◆ **Aim of the exercise**: Set down, word for word, everything in the reflection on grief at Thanksgiving below from "How Could I" down to "who are hurting.".

◆ **Document passage**:

Ann Voskamp

How Could I Possibly Be Thankful?

My heart has been heavy approaching this day of Thanksgiving. I’m thinking of the mother facing the holidays for the first time after the tragic loss of her daughter; the family who lost their baby this week; the daughter whose holiday gatherings have been years without her mother and just recently will now be without her father; the wife waking up for her first holiday morning without her husband of over twenty-five years; the woman who lost the anticipation and excitement of her baby’s first Thanksgiving in a miscarriage; a family welcoming a precious new healthy baby but losing the young, beautiful first-time mother. One can’t help but grieve with these who are hurting.

Grief has been known in my family. We’re familiar with the breath it takes out of you, the way it changes you, how it can overwhelm you and make your body feel physically ill. And we know that it never completely goes away. Every birthday, date of death, every milestone moment, and yes, this time of year, each holiday celebrated accompanied with traces of grief.

◆ **Data**:
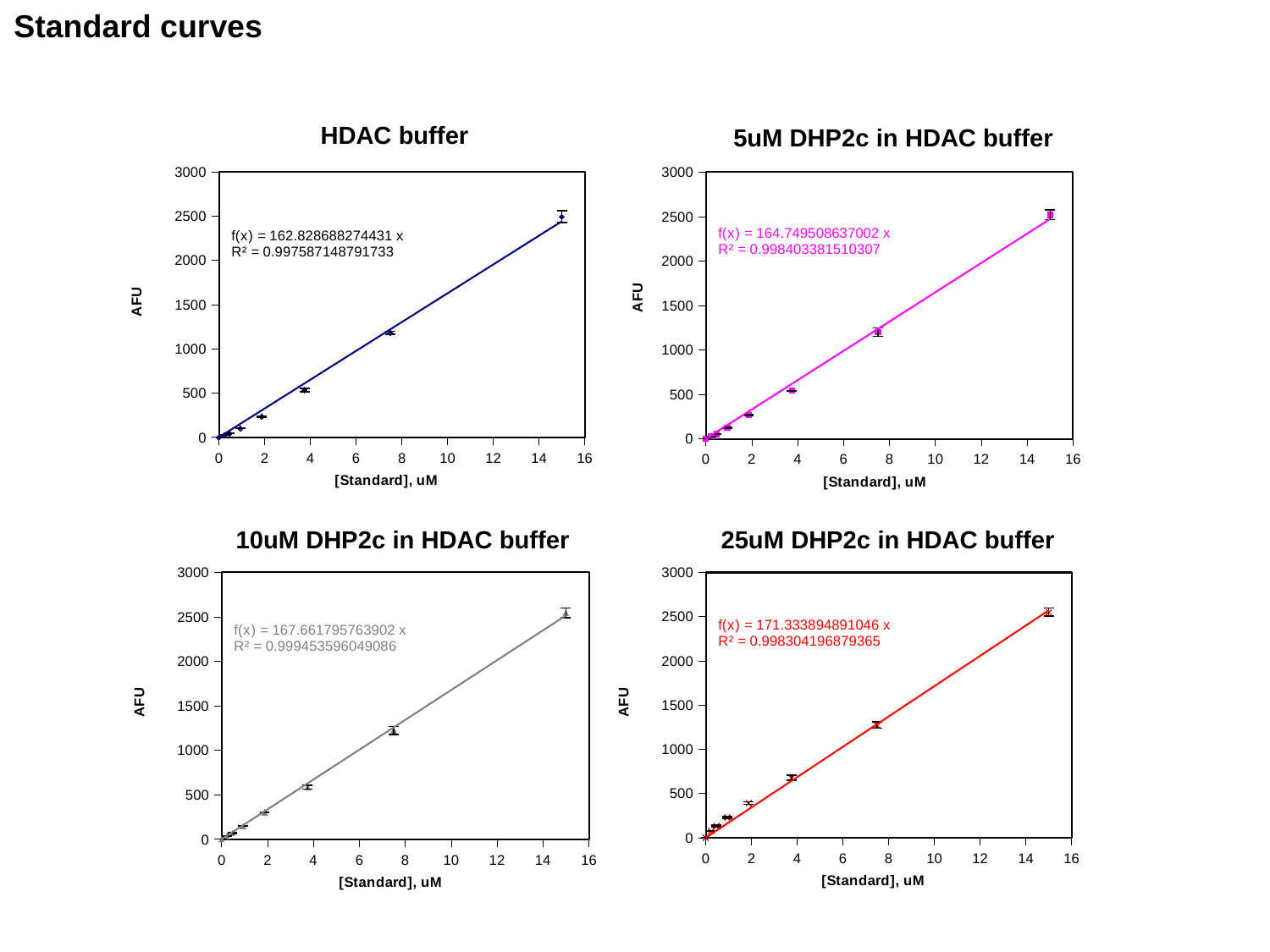
In the "5uM DHP2c in HDAC buffer" chart, is the AFU value at about 7.5 uM greater or less than 1500? less What is the R² value printed on the "10uM DHP2c in HDAC buffer" chart? 0.999453596049086 What is the label of the y axis on the "25uM DHP2c in HDAC buffer" chart? AFU What kind of chart is the "HDAC buffer" chart? scatter chart What is the maximum value shown on the y axis of the "HDAC buffer" chart? 3000 In the "10uM DHP2c in HDAC buffer" chart, is the AFU value at about 3.75 uM greater or less than 1000? less In the "25uM DHP2c in HDAC buffer" chart, do the AFU values rise or fall along the x axis? rise In the "HDAC buffer" chart, do the AFU values rise or fall as [Standard], uM increases? rise In the "HDAC buffer" chart, is the AFU value at 15 uM greater or less than 2000? greater In the "5uM DHP2c in HDAC buffer" chart, which plotted point has the highest AFU value: the one at 15 uM or the one at about 7.5 uM? 15 uM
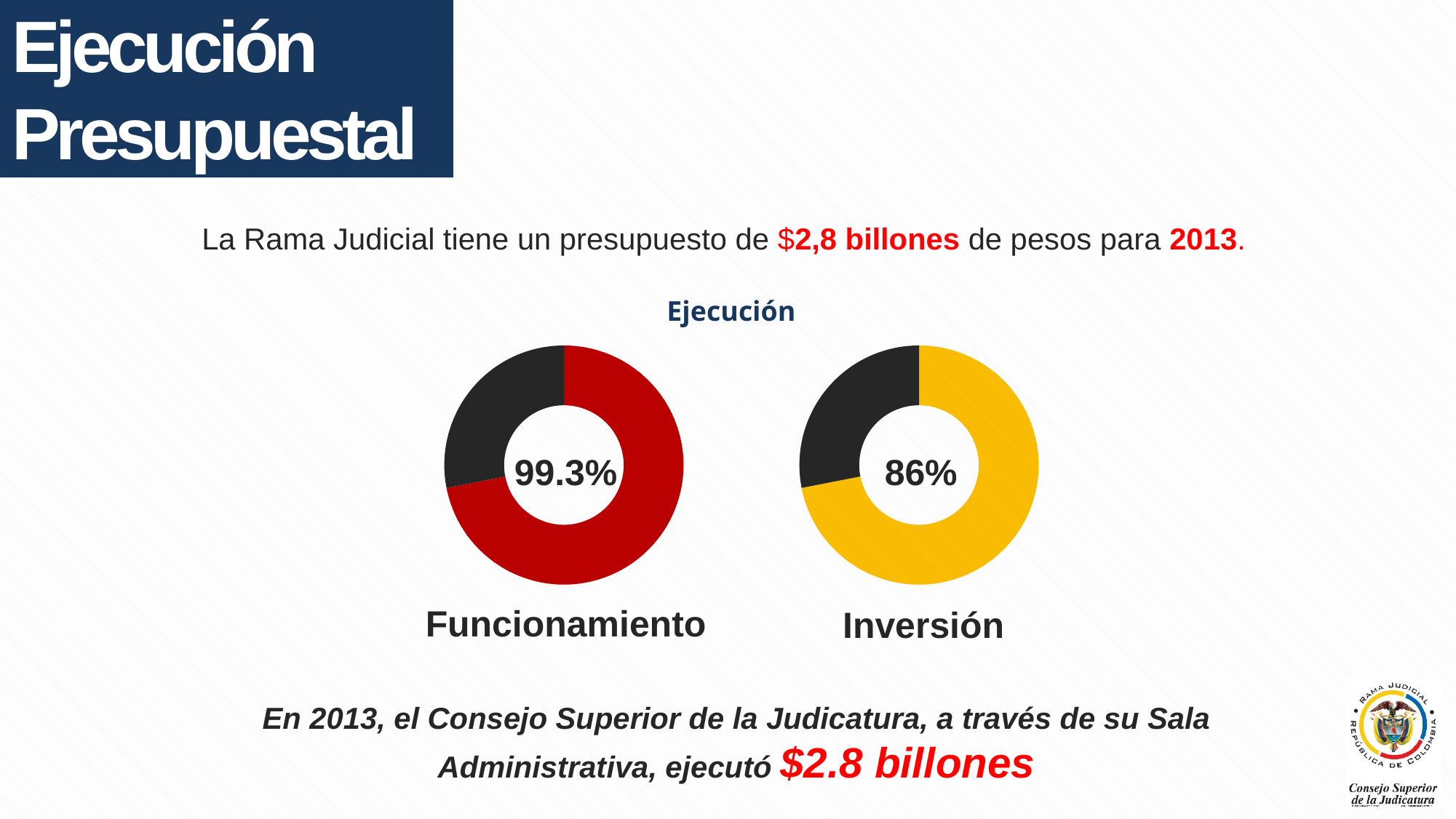
What execution percentage is shown in the centre of the Funcionamiento donut chart? 99.3% Which category shows the highest execution percentage on the slide? Funcionamiento What execution percentage is shown in the centre of the Inversión donut chart? 86% What is the title printed above the two donut charts? Ejecución What is the difference in percentage points between the Funcionamiento execution (99.3%) and the Inversión execution (86%)? 13.3 percentage points Is the execution percentage for Inversión greater or less than 90%? less How many donut charts are shown on the slide? 2 Which of the two donut charts, Funcionamiento or Inversión, shows the higher execution percentage? Funcionamiento What kind of chart is used to show the execution percentages on the slide? Donut (pie) chart What colour is the main slice of the Inversión donut chart? Yellow Which category shows the lowest execution percentage on the slide? Inversión Is the execution percentage for Funcionamiento greater or less than 95%? greater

◆ **Answer to this exercise**:
How Could I Possibly Be Thankful?

My heart has been heavy approaching this day of Thanksgiving. I’m thinking of the mother facing the holidays for the first time after the tragic loss of her daughter; the family who lost their baby this week; the daughter whose holiday gatherings have been years without her mother and just recently will now be without her father; the wife waking up for her first holiday morning without her husband of over twenty-five years; the woman who lost the anticipation and excitement of her baby’s first Thanksgiving in a miscarriage; a family welcoming a precious new healthy baby but losing the young, beautiful first-time mother. One can’t help but grieve with these who are hurting.